GOP President Donald Trump is not very popular in Utah — a statistic that is amazing in and of itself.
But among two groups that have traditionally supported Republican presidents in the past — so-so Republicans and very active Mormons — Trump’s standing is also problematic, especially among women in both of those groups, an analysis by UtahPolicy.com of recent Y2 Analytics polling finds.
We’ve noted for years that Trump is not well-liked among women in Utah. The recent Y2 poll finds a 16 percentage-point difference between men and women in the president’s job approval across the state, among all voters.
Now, an analysis of Y2’s latest survey of “very active” LDS women finds about the same difference between “very active” LDS men — again, a 16 percentage-point difference, with the Mormon women disliking Trump more than Mormon men dislike him.
But diving deeper into the overall numbers finds some really bad numbers for the president:
Across the nation, active Mormons are some of the president’s most loyal supporters among the various religious groups.
But in Utah, Y2 finds that half of all “very active” LDS women disapprove of Trump. And a very high 41 percent “strongly” disapprove of the president.
Compare that with only 34 percent of “very active” LDS men disapproving of Trump, and only 27 percent “strongly” disapproving of the president.
Half of all active Mormon women approve of the president, but 65 percent of active LDS men approve of the job Trump is doing as president, Y2 finds — a much higher approval rating.
This is not good news for any Republican candidate this year who, in November’s general election, is tying himself or herself closely to Trump.
And it is one reason that Y2 finds Trump is only 3 percentage-points ahead of Democrat Joe Biden in Utah among all voters — a remarkable statistic.
“Strong” Republican women have a better view of Trump — which would make sense since the president’s approval ratings are highly partisan in Utah: Republicans like him, independents and Democrats don’t.
Utah historically is a safe haven for GOP candidates, especially on the federal and state level.
Out of four U.S. House seats, only one is held by a Democrat — Rep. Ben McAdams in the 4th District. Both U.S. senators and all statewide elected officials are Republicans, and the 104-member Utah Legislature is heavily Republican.
And among those who told Y2 they are “strong” Republicans, both men and women, by gender, Trump does just fine.
The “strong” GOP men give Trump an 89-10 percent approval rating, while “strong” GOP women give him a 94-5 percent approval rating.
All well and good. Both “strong” Republican men and women are standing by their party president.
But then look at those who told Y2 they are “not very strong” Republicans:
The men in that group give Trump a 64-26 percent approval rating.
However, the “not very strong” GOP women give Trump a 60-40 percent approval rating.
Forty percent of so-so GOP women DISAPPROVE of Trump in Utah, a 14 percentage-point disapproval difference than the same group of men.

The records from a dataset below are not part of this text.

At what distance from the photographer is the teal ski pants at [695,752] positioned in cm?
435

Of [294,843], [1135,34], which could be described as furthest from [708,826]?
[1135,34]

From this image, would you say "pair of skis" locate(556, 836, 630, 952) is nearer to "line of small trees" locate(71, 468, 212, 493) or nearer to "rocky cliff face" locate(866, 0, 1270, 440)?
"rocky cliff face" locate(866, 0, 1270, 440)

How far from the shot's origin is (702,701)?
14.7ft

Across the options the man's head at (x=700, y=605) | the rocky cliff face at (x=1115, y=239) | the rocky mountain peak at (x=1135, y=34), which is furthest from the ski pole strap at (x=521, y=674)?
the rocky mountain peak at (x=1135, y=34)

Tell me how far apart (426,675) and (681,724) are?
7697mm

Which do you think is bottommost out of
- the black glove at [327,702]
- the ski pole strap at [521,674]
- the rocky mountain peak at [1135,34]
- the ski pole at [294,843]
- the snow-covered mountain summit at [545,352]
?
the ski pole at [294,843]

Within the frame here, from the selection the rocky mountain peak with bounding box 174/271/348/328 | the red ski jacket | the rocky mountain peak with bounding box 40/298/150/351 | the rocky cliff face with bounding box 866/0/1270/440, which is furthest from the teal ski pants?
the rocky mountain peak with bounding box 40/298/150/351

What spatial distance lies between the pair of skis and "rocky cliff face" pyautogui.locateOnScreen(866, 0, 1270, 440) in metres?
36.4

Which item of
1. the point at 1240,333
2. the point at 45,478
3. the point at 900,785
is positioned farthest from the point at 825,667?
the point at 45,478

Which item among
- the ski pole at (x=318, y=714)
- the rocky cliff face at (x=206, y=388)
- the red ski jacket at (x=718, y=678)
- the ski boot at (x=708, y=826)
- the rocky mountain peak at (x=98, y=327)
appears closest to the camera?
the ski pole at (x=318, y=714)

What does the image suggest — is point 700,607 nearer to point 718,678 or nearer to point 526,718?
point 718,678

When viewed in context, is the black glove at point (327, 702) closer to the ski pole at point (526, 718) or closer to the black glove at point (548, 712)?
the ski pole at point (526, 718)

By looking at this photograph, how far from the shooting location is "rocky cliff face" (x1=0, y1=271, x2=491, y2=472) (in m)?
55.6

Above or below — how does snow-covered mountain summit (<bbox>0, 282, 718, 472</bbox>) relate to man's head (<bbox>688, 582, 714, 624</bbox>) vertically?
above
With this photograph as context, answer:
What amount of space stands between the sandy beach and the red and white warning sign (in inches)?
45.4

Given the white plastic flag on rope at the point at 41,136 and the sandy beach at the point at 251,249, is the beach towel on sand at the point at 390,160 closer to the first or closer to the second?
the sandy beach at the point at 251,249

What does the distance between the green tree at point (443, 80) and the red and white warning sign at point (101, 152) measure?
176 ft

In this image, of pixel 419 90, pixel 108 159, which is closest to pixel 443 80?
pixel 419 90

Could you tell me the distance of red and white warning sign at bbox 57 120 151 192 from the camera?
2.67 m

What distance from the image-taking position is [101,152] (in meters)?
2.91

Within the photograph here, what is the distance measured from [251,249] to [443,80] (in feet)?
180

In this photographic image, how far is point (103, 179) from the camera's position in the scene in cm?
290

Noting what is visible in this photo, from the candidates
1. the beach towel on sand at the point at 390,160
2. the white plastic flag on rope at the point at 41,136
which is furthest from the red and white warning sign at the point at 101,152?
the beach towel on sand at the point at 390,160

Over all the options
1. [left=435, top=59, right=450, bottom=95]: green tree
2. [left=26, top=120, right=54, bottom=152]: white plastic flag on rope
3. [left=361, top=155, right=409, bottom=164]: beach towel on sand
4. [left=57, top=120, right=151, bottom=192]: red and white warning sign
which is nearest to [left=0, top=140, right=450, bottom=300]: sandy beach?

Independent “leaning” Republican women approve of Trump, 52-47 percent. Certainly not a strong endorsement.
Independent women, independent “leaning” Democratic women, and Democratic women (“strong” and “not so strong”) really, really dislike Trump.
So, if you are a GOP legislative candidate — incumbent or not — in a swing district, say in West Valley City — you don’t want to be saddling up to the president.
That is really going to cost you voters, especially among so-so GOP women, even very active female Mormons — two groups that under normal election circumstances you likely would have on your side.
If you need female independent and even a few Democratic women votes — for get it. You stand with Trump and you are in real trouble among your electorate.
In McAdams’ 4th District, the ultimate GOP candidate — to be decided among four Republican candidates in the June 30 primary — had better beware of female voters, too — even if they are registered Republicans and faithful Mormons.
You can’t take these women for granted.
Across the state, 50 percent of faithful Mormon women don’t like Trump, and 40 percent of so-so GOP women don’t like him either — the UtahPolicy.com analysis shows.
It is also tradition that when the president comes to Salt Lake City, he meets with the three-member LDS Church First Presidency; they hold a joint photo-op and say nice things about each other.
If that happens before November, half of all the faithful Utah women Mormons watching that event on TV will disapprove of the man standing with her church leaders — quit an interesting phenomena.
And if Trump comes to Utah before November to campaign — but skips the First Presidency meeting — the 4th District GOP nominee may want to call in sick for Trump’s rally, or run the risk of losing any number of female ballots — even if the women are good Mormons and normally-good-GOP voters.